Javed Ghamidi, is a renowned islamic scholar, founding president of a well-known institute of Islamic Sciences Al-Mawrid situated in Lahore and a member of Council of Islamic Ideology, a constitutional body responsible for giving legal advice on Islamic issues to Government and the Parliament.

Wanna know more? Lets see what wikipedia can tell us about Javed Ghamidi. Although I’ve been seeing his programs, interviews on sensitive issues like hijaab, interest and so on, for quite some time now, even then all i need to say about him is that he has yet to prove himself! because even n don’t know much about him to say more. This seems to explain it pretty well.
He tries to explain everything by intellect, logic or aql and he seems to have a problem with a majority of the hadith, however islam comes with narration or naql not just with intellect or aql.
One thing that is truly commendable about him is his ever emphasis on decency and decorum of good manners which separates him from the rest.
It is not exactly known whether 'enlightened moderation' helped Javed Ahmed Ghamidi or he came to rescue the idea. It may well be that none of this happened in the manner it is thought. But the truth is that the two gained prominence simultaneously. Today Ghamidi is one of the most influential public intellectual to have emerged in Pakistani society.

A disgruntled Jamaat-e-Islami man, he worked closely with Maulana Maudoodi for quite a few years before the two developed differences of opinion culminating in his expulsion from the party in 1977. Thereafter he went interpreting and reinterpreting religion his own way at the institutions he had set up, and at the weekly lectures where attendance grew thicker. All through the 1980s and 1990s. His was a 'non-traditionalist' or 'modernist' approach to religion, still a dangerous line to pick in those times.
Born to a rich, land-owning, religious family, Ghamidi grew up studying the Koran, Arabic, and Persian, and found a special interest in Western philosophy. He began his formal study of Islam only after completing his Masters in English Literature in 1977 from the prestigious Government College in Lahore. It was a chance meeting with Amin Ahsan Islahi, an Islamic theologian best known for his 6,000-page Urdu commentary on the Koran, which drew Ghamidi into the realm of religious scholarship.
Ghamidi followed Islahi into the Jamaat-e-Islami, the first major organization of Islamists in Pakistan, and got the chance to work closely with Sayyid Abul-Ala Maududi, who is considered, along with Sayyid Qutb, to be the main ideologue of the modern Islamism that is said to have inspired Al-Qaeda. But serious differences emerged between the Maududi and Islahi, two founding members of the Jamaat. The organization was becoming increasingly politicized, and Ghamidi and Islahi split.Ghamidi's Al-Mawrid Institute has already published 16 volumes of his work on Islam. In "The Penal Shari'ah of Islam.

Ghamidi, who drew inspiration from Amin Ahsan Islahi, stayed largely unnoticed till the present dispensation felt this need of one such person.
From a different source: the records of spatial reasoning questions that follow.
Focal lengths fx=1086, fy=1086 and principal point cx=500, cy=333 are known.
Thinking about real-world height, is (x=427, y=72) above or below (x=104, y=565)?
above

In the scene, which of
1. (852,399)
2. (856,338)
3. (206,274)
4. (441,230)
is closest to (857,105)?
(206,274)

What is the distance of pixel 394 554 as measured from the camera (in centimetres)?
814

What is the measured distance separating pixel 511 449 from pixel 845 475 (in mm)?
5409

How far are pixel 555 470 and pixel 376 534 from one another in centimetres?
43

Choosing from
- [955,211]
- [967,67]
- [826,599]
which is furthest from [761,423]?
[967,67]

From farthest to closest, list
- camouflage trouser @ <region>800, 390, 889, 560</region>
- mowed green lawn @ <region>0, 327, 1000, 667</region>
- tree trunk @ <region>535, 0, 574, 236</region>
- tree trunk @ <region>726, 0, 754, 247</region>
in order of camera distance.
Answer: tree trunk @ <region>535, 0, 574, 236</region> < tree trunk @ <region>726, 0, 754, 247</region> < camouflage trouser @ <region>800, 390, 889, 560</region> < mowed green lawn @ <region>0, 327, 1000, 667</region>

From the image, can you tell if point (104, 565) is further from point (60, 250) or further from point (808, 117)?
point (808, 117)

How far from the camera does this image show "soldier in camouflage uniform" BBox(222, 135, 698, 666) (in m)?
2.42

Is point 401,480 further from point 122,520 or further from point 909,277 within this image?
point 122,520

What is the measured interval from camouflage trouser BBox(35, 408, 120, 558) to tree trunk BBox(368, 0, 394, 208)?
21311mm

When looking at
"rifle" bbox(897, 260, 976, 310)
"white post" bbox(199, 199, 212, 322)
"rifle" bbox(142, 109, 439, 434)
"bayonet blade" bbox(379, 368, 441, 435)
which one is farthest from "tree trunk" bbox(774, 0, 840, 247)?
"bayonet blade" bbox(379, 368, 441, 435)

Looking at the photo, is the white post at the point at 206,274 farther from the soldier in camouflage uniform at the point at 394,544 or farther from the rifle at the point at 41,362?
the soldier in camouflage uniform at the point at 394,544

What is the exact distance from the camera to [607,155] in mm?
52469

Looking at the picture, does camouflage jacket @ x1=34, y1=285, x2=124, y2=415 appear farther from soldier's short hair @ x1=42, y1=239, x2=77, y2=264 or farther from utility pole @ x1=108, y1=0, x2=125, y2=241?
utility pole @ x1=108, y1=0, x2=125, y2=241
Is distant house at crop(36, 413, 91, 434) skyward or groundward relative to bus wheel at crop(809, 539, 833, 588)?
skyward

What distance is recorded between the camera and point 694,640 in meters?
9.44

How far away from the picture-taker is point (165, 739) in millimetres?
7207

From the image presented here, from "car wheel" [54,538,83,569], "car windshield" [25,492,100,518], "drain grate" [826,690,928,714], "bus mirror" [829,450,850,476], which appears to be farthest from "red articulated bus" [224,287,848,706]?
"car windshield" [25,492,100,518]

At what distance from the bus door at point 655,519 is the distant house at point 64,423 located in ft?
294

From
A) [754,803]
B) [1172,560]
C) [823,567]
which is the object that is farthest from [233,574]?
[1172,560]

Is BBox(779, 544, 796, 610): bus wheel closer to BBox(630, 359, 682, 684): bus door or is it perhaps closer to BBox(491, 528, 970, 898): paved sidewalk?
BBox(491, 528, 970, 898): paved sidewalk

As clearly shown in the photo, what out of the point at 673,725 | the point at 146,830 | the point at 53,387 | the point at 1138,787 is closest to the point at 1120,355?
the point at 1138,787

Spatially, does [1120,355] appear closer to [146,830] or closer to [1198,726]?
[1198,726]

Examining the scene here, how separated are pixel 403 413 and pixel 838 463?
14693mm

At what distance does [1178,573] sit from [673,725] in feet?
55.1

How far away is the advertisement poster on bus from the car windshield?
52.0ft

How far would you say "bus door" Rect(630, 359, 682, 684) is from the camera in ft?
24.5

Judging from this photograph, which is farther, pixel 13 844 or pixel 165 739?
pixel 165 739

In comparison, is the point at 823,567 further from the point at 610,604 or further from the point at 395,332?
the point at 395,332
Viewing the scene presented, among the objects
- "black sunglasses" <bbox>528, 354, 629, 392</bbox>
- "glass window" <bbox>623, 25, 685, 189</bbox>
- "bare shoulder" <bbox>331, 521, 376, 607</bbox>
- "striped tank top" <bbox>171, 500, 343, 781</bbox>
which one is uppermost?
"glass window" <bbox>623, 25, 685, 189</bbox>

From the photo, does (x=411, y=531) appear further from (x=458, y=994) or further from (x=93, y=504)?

Those who were reminded in his meteoric rise of another religious scholar, Maulana Tahirul Qadri, waited for the day Ghamidi would take oath as minister. That did not happen and so far he has only been content to sit on the Council of Islamic Ideology.

Ghamidi believes that secularism of the Western variety that separates the church from the state is untenable in a Muslim society. Having said that, his take on most established religious thoughts is revolutionary, to say the least. A staunch believer in the need for ijtehad, he is ready to assign that role to the elected representatives of the people sitting in the parliament and not to the clergy.